By Guillermo Alvarado

The UN Summit on Climate Change in Glasgow, United Kingdom, also known as COP-26, began its work with the ambitious challenge of implementing the Paris Agreement and preventing the planet's average temperature from reaching a point of no return.

Heads of State and government, ministers and delegates from almost 200 countries and representatives of international organizations are participating in the event, which is also marked by marches and protests by environmental activists and defenders, who are demanding more responsibility from world leaders.

The president of COP-26, Alok Sharma, recently warned that the negotiations now will be more complex than those in the French capital in 2015, because they will not deal with general issues, but to individualize commitments, especially on the thorny financial issue.

The limitation of the temperature increase to 1.5 degrees Celsius by the end of the century, with respect to the pre-industrial era, requires a series of investments to mitigate the emission of toxic gases, as well as for the adaptation of the countries most affected by warming.

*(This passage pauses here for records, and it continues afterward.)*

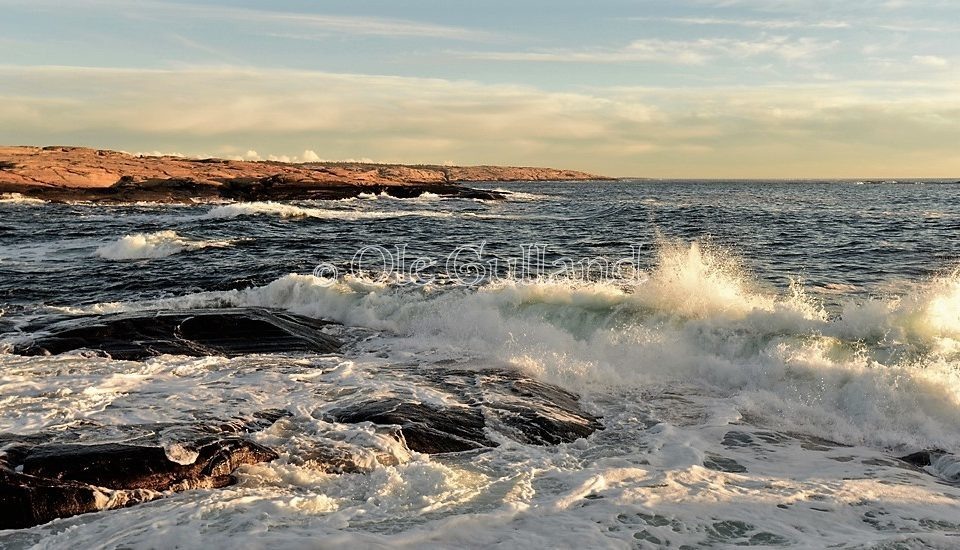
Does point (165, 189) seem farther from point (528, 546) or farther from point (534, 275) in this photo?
point (528, 546)

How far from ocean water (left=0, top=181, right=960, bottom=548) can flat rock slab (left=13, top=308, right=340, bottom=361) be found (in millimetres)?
593

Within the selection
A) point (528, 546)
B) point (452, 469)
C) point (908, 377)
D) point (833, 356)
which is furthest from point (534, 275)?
point (528, 546)

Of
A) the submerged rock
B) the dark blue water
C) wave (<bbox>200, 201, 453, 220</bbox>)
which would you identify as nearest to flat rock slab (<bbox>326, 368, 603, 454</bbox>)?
the submerged rock

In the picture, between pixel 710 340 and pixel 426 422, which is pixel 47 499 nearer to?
pixel 426 422

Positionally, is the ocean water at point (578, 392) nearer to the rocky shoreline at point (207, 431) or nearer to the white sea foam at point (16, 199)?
the rocky shoreline at point (207, 431)

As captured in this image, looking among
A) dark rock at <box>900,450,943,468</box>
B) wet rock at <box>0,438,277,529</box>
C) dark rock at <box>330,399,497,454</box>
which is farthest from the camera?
dark rock at <box>900,450,943,468</box>

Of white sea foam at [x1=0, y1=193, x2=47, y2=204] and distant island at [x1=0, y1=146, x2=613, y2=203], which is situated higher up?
distant island at [x1=0, y1=146, x2=613, y2=203]

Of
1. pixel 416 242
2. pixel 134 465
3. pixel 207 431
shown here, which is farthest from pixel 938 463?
pixel 416 242

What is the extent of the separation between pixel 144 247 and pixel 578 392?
1916 centimetres

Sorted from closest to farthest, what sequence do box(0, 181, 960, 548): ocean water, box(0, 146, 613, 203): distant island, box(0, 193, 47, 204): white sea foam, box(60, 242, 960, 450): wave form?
box(0, 181, 960, 548): ocean water → box(60, 242, 960, 450): wave → box(0, 193, 47, 204): white sea foam → box(0, 146, 613, 203): distant island

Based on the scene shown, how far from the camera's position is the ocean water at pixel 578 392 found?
5098 millimetres

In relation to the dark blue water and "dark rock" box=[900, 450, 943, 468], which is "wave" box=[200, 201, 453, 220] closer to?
the dark blue water

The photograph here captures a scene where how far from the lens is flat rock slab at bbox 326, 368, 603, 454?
6863 millimetres

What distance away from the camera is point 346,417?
7.23 m
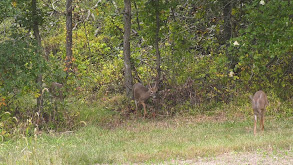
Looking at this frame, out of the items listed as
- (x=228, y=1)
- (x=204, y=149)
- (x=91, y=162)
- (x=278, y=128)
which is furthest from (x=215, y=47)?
(x=91, y=162)

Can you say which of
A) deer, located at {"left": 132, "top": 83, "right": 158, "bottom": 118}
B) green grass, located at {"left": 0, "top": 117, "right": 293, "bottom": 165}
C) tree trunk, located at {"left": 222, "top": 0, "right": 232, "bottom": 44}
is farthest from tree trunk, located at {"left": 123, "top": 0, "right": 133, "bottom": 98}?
tree trunk, located at {"left": 222, "top": 0, "right": 232, "bottom": 44}

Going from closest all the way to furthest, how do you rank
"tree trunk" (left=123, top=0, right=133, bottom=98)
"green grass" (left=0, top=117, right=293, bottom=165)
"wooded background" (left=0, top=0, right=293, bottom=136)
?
"green grass" (left=0, top=117, right=293, bottom=165)
"wooded background" (left=0, top=0, right=293, bottom=136)
"tree trunk" (left=123, top=0, right=133, bottom=98)

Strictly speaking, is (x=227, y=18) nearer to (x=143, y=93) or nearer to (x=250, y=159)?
(x=143, y=93)

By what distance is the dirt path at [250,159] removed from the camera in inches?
330

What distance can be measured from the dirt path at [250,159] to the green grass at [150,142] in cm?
41

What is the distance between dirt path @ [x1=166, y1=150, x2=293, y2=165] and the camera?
27.5 ft

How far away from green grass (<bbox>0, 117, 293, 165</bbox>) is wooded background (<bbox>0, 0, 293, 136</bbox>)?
1394 mm

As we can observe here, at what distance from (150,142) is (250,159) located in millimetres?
3408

The issue is that the main polluters are the most developed countries, congregated in the G-20, which emit 80 percent of the total pollution.

On the other hand, those who suffer most severely from devastating phenomena, such as droughts, storms or rising sea levels, are the poorer nations, without the resources needed to protect their populations and safeguard their economies.

This is the reason why, since the Copenhagen Summit in 2009, the rich world made a commitment to provide 100 billion dollars every year to finance the fight against climate change, a figure that has never been implemented.

According to the Organization for Economic Cooperation and Development, which groups the industrialized world, 80 percent was delivered in 2019, but non-governmental groups pointed out that in that amount there were many loans that then had to be repaid plus interest.

The fact is that at the moment the heat increase is already 1.1 degrees Celsius on average and we are only in 2021, so that by the end of this century it is expected to reach 2.7, well above what is expected to preserve the life and health of the planet.

In two weeks we will know if the Summit reaches concrete results, or if it remains once again in the swampy terrain of speeches and declarations, despite the fact that we are all aware that there is no other place to move to when this one becomes uninhabitable.